LA VIDA EN DOS SENTENCIAS. Inédito 10 de febrero de 2012
Casi han pasado desapercibidas y, sin embargo, me parece que son lo bastante relevantes como para merecer un cierto comentario. Dos sentencias judiciales dictadas recientemente. La primera, por el Tribunal de Justicia de la Unión Europea. El fallo expone que el embrión humano –o parte de él- no es susceptible de ser registrado como patente. La cuestión no es baladí. A instancias de Greenpeace, el alto tribunal sostiene que ninguna parte –células, en este caso- del embrión humano es idóneo de destinarse a investigación, como no sea a favor del propio embrión, que, a su vez, ha sido destruido para obtener esas células (¡!). De esto se infiere lógicamente un doble significado: a) que ningún embrión humano, ni parte de él, puede ser patentado con fines comerciales, ni siquiera invocando una supuesta razón altruista de investigación; b) que el embrión humano tiene un estatuto que va más allá de cualquier cosa: no se puede registrar ni patentar, pues merece protección por sí mismo y es susceptible de recibir terapia.
La segunda sentencia corresponde al Tribunal de Derechos Humanos del Consejo de Europa que tiene su sede en Estrasburgo. Afirma que no existe un derecho al aborto que dimane directamente de los tratados internacionales en materia de derechos humanos. Es más, insta a que se proteja, en lo posible, la vida del no nacido. El Consejo de Europa es un organismo que se constituye después de la segunda guerra mundial. Tiene como objeto impedir que surja en su seno un nuevo estado totalitario que margine legalmente a cualquier minoría, la señale y la conduzca a una “solución final”. El holocausto nazi es memoria colectiva de los más horrendos crímenes perpetrados en el seno de teóricas sociedades “cultas y civilizadas”. En este marco, la sentencia pone el punto de mira en esa minoría de la que todos, en un momento de nuestra existencia, hemos formado parte: la del no nacido; para que no sean los nuevos parias.
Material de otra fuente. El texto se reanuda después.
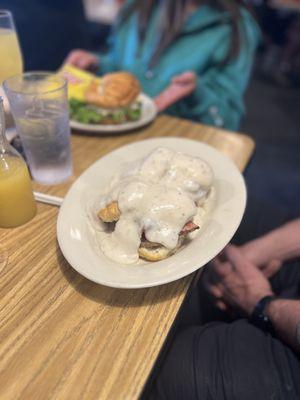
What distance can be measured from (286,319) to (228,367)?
0.20m

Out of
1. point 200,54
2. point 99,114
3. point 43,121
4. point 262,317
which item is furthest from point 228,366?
point 200,54

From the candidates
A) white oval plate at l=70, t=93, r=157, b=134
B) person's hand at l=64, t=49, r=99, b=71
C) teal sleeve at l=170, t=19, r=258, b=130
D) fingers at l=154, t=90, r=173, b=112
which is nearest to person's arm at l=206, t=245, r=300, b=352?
white oval plate at l=70, t=93, r=157, b=134

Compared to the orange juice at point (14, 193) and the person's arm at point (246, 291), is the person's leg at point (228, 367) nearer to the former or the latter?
the person's arm at point (246, 291)

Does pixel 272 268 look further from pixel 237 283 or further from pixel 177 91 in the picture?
pixel 177 91

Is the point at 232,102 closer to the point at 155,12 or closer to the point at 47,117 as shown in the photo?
the point at 155,12

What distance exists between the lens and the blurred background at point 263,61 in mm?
2662

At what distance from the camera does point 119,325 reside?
24.2 inches

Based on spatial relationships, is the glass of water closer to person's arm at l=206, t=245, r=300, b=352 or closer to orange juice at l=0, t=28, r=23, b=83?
orange juice at l=0, t=28, r=23, b=83

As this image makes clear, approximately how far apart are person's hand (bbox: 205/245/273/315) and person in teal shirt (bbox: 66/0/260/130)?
2.72 ft

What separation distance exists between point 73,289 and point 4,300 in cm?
13

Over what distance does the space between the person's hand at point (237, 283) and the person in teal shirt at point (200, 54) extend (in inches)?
32.6

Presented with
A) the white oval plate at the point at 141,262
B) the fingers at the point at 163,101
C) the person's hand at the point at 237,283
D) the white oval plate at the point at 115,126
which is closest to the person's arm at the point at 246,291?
the person's hand at the point at 237,283

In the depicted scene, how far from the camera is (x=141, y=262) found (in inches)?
27.8

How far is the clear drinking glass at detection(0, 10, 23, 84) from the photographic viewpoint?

H. Arendt señaló -Los Orígenes del Totalitarismo- que “cuanto más desarrollada está una civilización, más evolucionado el mundo que ha producido y más a gusto se sienten los hombres dentro del artificio humano, más hostiles se sentirán respecto de todo lo que no han producido, respecto de todo lo que simple y misteriosamente se les ha otorgado”. Y más adelante, añade que “todo lo que nos es misteriosamente otorgado por el nacimiento y que incluye la forma de nuestros cuerpos y el talento de nuestras mentes, sólo puede ser tratado adecuadamente a través de los imprevisibles azares de la amistad y de la simpatía, o de la enorme e incalculable gracia del amor, como dijo Agustín: Volo ut sis (quiero que seas), sin ser capaz de dar una razón particular para semejante afirmación suprema e insuperable”. El mal radical emerge en un sistema en el que todos los hombres se tornan igualmente superfluos e intercambiables, si pensamos en términos funcionales. Y podríamos concluir que el bien se sitúa justamente en el ámbito contrario; el de que todo ser humano es siempre lo más valioso, sea cual sea su estatus y condición.